Identifiers of external sequences

Fragments contain identifiers which refer to external sequences (not contained in the GFA file). According to the specification, the these identifiers are not part of the same namespace as the identifier of the GFA lines. They can be retrieved using the external_names property.

>>> g = gfapy.Gfa()
>>> g.add_line("S\tA\t100\t*")
>>> g.add_line("F\tA\tread1+\t10\t30\t0\t20$\t20M")
>>> g.external_names
['read1']

The method Gfa.fragments_for_external(external_ID) retrieves all F lines with a specified external sequence identifier.
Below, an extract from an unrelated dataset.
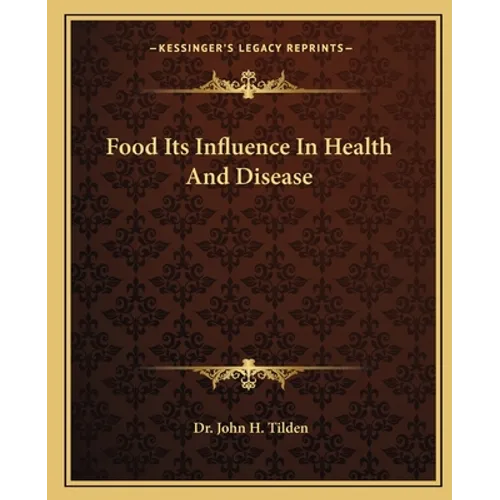 Food Its Influence In Health And Disease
>>> f = g.fragments_for_external('read1')
>>> len(f)
1
>>> str(f[0])
'F\tA\tread1+\t10\t30\t0\t20$\t20M'

Adding new lines

New lines can be added to a Gfa instance using the Gfa.add_line(line) method or its alias Gfa.append(line). The argument can be either a string describing a line with valid GFA syntax, or a Line instance. If a string is added, a line instance is created and then added.

>>> g = gfapy.Gfa()
>>> g.add_line("S\tA\t*") 
>>> g.segment_names
['A']
>>> g.append("S\tB\t*") 
>>> g.segment_names
['A', 'B']

Editing the lines

Accessing the information stored in the fields of a line instance is described in the Positional fields and Tags chapters.
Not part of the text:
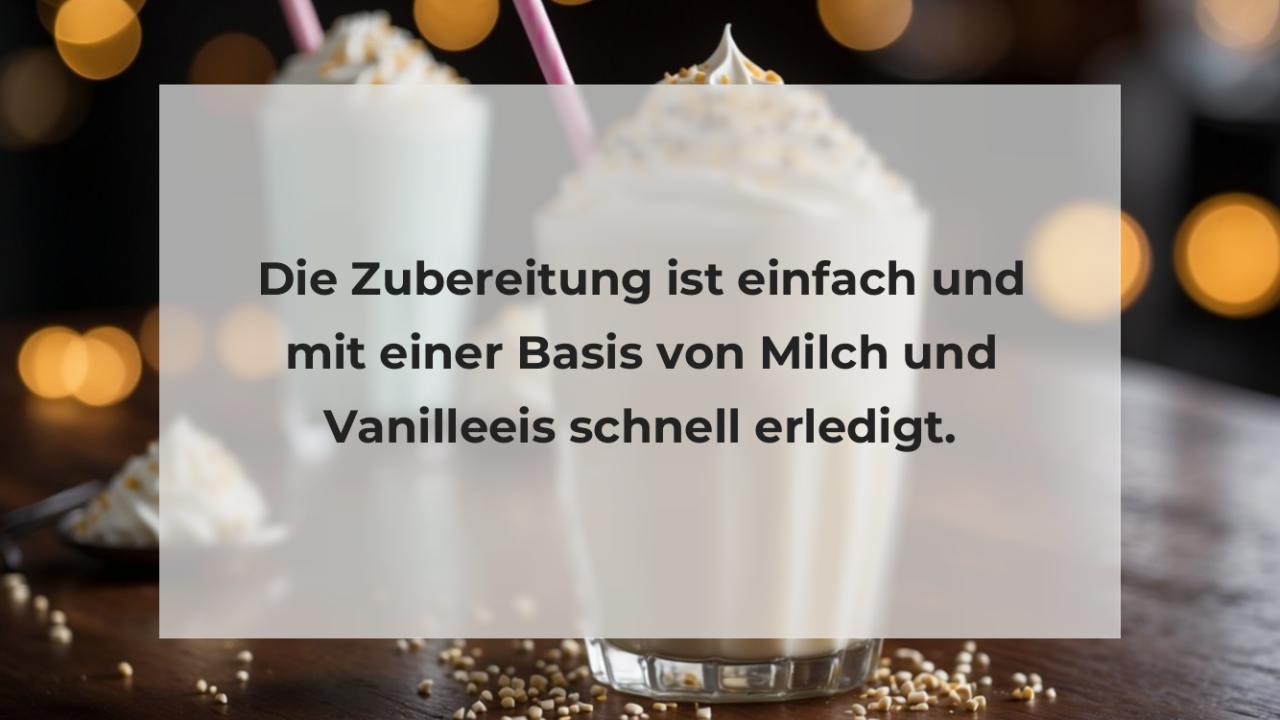 Die Zubereitung ist einfach und mit einer Basis von Milch und Vanilleeis schnell erledigt.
In Gfapy, a line instance belonging to a Gfa instance is said to be connected to the Gfa instance. Direct editing the content of a connected line is only possible, for those fields which do not contain references to other lines. For more information on how to modify the content of the fields of connected line, see the References chapter.

>>> g = gfapy.Gfa()
>>> e = gfapy.Line("E\t*\tA+\tB-\t0\t10\t90\t100$\t*")
>>> e.sid1 = "C+"
>>> g.add_line(e) 
>>> e.sid1 = "A+"
Traceback (most recent call last):
gfapy.error.RuntimeError: ...

Removing lines

Disconnecting a line from the Gfa instance is done using the Gfa.rm(line) method. The argument can be a line instance or the name of a line.
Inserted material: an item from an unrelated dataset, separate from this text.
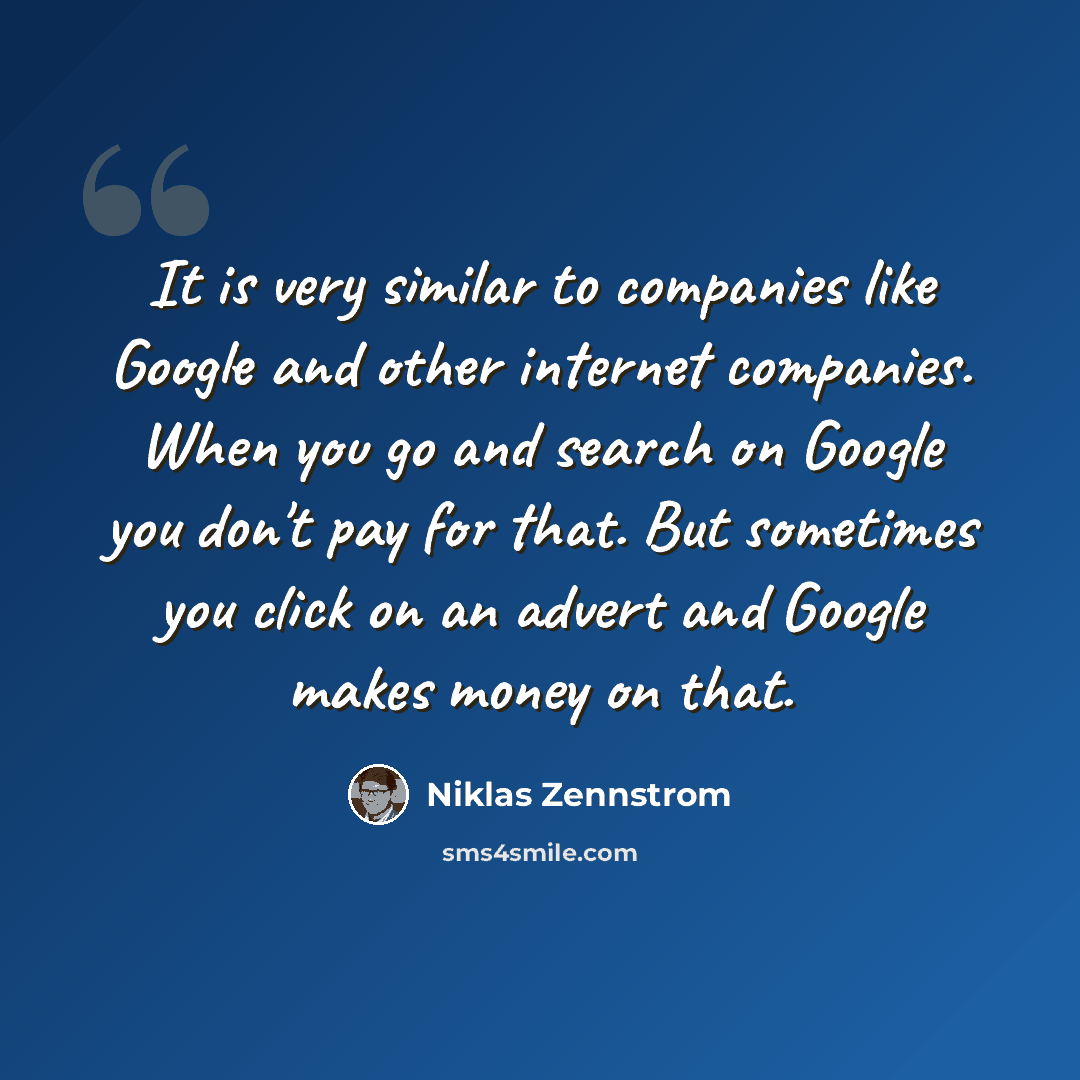 “It is very similar to companies like Google and other internet companies. When you go and search on Google you don't pay for that. But sometimes you click on an advert and Google makes money on that.” quote by Niklas Zennstrom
In alternative, a line instance can also be disconnected using the disconnect method on it. Disconnecting a line may trigger other operations, such as the disconnection of other lines (see the References chapter).

>>> g = gfapy.Gfa()
>>> g.add_line("S\tA\t*") 
>>> g.segment_names
['A']
>>> g.rm('A') 
>>> g.segment_names
[]
>>> g.append("S\tB\t*") 
>>> g.segment_names
['B']
>>> b = g.line('B')
>>> b.disconnect()
>>> g.segment_names
[]

Renaming lines

Lines with an identifier can be renamed. This is done simply by editing the corresponding field (such as name or sid for a segment). This field is not a reference to another line and can be freely edited also in line instances connected to a Gfa. All references to the line from other lines will still be up to date, as they will refer to the same instance (whose name has been changed) and their string representation will use the new name.

>>> g = gfapy.Gfa()
>>> g.add_line("S\tA\t*") 
>>> g.add_line("L\tA\t+\tB\t-\t*") 
>>> g.segment_names
['A', 'B']
>>> g.dovetails[0].from_name
'A'
>>> g.segment('A').name = 'C'
>>> g.segment_names
['B', 'C']
>>> g.dovetails[0].from_name
'C'